(Excerpt from a dataset):
┄┄┄┄┄┄┄┄┄┄┄┄┄┄┄┄┄┄┄┄
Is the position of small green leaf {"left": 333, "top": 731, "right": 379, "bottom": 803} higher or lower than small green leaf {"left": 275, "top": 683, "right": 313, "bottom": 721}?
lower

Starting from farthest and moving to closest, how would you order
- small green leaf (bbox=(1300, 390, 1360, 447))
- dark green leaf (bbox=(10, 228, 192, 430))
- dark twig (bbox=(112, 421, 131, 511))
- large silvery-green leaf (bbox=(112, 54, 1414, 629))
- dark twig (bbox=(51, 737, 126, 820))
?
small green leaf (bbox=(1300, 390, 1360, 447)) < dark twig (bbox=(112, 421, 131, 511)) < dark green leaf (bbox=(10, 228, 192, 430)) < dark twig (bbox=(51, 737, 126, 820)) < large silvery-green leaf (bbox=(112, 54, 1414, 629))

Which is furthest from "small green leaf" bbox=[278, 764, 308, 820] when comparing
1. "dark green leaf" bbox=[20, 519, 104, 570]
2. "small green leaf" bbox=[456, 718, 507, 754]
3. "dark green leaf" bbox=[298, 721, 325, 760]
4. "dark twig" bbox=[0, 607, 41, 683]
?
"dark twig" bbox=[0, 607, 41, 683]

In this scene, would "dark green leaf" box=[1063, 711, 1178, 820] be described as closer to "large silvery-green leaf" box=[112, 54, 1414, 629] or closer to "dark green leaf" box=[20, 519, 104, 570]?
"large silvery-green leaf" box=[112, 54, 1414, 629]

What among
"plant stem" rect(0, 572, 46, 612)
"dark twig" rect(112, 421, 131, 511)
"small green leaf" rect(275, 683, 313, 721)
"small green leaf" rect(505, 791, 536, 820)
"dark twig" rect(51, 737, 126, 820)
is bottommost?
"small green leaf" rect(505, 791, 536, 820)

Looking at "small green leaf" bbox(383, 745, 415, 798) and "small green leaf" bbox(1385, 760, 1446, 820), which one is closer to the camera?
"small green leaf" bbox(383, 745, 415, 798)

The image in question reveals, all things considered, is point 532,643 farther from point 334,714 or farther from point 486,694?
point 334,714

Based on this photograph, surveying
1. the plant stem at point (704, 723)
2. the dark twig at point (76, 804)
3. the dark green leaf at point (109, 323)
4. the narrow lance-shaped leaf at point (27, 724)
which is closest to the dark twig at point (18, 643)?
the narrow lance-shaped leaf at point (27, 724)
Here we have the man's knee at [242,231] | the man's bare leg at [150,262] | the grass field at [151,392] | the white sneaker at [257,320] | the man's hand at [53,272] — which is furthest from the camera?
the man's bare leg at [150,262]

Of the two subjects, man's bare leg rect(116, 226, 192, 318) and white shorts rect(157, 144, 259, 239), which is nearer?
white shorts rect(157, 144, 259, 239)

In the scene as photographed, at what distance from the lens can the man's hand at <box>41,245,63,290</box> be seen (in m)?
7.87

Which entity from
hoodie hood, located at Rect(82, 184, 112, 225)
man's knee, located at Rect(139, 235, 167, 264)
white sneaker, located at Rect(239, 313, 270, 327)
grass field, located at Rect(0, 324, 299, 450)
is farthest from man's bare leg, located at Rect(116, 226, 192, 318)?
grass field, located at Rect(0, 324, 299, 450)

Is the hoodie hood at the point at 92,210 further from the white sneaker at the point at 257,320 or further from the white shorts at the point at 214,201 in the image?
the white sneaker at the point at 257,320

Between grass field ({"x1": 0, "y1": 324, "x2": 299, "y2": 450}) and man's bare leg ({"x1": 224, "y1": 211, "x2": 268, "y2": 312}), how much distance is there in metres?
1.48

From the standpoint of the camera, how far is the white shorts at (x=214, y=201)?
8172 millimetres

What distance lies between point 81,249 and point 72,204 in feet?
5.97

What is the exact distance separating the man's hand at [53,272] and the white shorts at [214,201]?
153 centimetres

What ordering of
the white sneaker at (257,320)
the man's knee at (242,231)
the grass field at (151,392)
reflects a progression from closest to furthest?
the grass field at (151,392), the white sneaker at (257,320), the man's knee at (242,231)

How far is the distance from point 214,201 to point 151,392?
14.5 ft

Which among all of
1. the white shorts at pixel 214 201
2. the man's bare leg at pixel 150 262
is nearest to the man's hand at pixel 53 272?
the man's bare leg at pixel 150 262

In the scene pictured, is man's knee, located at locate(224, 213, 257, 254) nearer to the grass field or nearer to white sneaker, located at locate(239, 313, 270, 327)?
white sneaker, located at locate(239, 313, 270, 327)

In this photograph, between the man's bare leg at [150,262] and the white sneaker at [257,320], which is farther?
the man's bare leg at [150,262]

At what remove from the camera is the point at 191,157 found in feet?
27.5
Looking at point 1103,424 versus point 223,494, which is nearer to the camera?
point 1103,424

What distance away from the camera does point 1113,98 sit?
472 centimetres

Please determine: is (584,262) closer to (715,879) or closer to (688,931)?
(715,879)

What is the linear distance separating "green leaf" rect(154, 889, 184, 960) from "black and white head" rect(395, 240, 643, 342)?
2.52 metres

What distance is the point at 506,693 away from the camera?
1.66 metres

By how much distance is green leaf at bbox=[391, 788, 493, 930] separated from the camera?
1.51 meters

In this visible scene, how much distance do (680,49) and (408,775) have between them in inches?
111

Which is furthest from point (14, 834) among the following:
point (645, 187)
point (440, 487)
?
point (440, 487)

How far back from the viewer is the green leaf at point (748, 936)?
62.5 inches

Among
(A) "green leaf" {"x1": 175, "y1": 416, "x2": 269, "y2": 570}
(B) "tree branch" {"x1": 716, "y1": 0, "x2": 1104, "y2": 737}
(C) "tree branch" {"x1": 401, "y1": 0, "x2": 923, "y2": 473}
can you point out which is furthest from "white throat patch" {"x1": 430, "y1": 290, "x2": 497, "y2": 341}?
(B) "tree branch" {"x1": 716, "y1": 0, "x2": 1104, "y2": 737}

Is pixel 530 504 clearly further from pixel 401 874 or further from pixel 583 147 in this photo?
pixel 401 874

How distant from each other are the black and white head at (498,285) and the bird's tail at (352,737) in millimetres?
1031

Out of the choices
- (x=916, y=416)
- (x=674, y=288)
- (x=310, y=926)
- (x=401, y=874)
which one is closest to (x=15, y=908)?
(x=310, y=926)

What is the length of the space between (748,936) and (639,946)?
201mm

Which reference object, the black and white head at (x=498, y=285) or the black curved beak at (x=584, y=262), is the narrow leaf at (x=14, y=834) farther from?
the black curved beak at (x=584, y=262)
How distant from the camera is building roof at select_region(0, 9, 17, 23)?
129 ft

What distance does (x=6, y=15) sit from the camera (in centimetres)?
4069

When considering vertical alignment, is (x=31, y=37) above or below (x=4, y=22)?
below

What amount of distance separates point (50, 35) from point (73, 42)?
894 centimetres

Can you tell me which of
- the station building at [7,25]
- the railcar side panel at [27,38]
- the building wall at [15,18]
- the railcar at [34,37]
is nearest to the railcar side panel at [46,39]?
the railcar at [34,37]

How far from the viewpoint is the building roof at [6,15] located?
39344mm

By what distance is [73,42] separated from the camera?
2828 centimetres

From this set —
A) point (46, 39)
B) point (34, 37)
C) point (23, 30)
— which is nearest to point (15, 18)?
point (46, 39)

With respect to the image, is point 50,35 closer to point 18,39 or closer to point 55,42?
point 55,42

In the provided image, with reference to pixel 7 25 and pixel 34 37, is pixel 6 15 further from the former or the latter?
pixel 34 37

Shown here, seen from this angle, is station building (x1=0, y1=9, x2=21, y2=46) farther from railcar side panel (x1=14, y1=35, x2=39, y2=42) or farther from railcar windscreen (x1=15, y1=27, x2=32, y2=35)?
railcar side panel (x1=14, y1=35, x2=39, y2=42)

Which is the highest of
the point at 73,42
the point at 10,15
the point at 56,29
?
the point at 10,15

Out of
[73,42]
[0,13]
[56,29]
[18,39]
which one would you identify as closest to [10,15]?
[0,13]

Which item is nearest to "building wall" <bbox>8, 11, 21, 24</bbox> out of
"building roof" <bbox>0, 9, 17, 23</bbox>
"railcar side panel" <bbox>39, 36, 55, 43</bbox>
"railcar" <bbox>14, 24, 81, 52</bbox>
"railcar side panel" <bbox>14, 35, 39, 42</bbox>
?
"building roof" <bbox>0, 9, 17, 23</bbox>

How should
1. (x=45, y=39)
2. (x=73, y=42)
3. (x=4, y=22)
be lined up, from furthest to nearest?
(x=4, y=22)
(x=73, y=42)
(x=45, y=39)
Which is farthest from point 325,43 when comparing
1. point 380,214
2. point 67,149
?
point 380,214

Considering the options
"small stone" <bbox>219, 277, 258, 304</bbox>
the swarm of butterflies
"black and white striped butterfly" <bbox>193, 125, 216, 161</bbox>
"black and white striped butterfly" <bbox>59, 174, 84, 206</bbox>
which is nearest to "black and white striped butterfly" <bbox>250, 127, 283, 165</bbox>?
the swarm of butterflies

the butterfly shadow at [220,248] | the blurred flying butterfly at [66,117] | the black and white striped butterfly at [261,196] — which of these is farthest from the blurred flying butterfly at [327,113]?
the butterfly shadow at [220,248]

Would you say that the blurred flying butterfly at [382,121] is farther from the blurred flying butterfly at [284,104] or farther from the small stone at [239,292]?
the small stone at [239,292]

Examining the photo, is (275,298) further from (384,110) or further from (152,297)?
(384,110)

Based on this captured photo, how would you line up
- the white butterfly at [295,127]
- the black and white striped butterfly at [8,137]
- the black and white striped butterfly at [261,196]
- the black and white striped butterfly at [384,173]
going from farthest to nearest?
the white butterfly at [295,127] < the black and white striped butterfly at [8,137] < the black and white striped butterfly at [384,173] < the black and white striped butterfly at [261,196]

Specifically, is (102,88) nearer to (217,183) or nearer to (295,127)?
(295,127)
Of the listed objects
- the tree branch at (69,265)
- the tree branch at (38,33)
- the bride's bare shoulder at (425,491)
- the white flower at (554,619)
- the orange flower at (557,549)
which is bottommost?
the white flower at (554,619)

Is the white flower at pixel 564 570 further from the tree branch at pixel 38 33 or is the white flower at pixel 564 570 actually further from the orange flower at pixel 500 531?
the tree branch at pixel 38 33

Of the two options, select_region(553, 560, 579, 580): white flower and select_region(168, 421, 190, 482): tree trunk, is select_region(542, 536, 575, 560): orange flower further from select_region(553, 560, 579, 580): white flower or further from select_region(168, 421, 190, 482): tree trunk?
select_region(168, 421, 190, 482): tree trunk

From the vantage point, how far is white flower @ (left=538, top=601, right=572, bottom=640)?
┄┄┄┄┄┄┄┄┄┄┄┄┄┄┄┄┄┄┄┄
(Goal): Return the lines of the records verbatim, starting at the line that contains "Which among all of" and ending after the line that contains "62.5 inches".

(Exercise output):
Which among all of
1. the white shorts at pixel 214 201
2. the man's bare leg at pixel 150 262
is nearest to the man's hand at pixel 53 272?
the man's bare leg at pixel 150 262

In the scene pictured, is man's knee, located at locate(224, 213, 257, 254) nearer to the grass field or nearer to white sneaker, located at locate(239, 313, 270, 327)?
white sneaker, located at locate(239, 313, 270, 327)

In this photograph, between the man's bare leg at [150,262] and the white sneaker at [257,320], which is farther?
the man's bare leg at [150,262]

At what remove from the camera is the point at 191,157 found in feet?
27.5
Looking at point 1103,424 versus point 223,494, which is nearer to the camera?
point 1103,424

What distance away from the camera does point 1113,98 sit?
472 centimetres

Please determine: is (584,262) closer to (715,879) or closer to (688,931)?
(715,879)

What is the linear distance separating "green leaf" rect(154, 889, 184, 960) from "black and white head" rect(395, 240, 643, 342)?
2.52 metres

What distance is the point at 506,693 away from the camera?
1.66 metres

By how much distance is green leaf at bbox=[391, 788, 493, 930] separated from the camera?
1.51 meters

In this visible scene, how much distance do (680,49) and (408,775) have between them in inches?
111

Which is furthest from point (14, 834) among the following:
point (645, 187)
point (440, 487)
?
point (440, 487)

How far back from the viewer is the green leaf at point (748, 936)?
62.5 inches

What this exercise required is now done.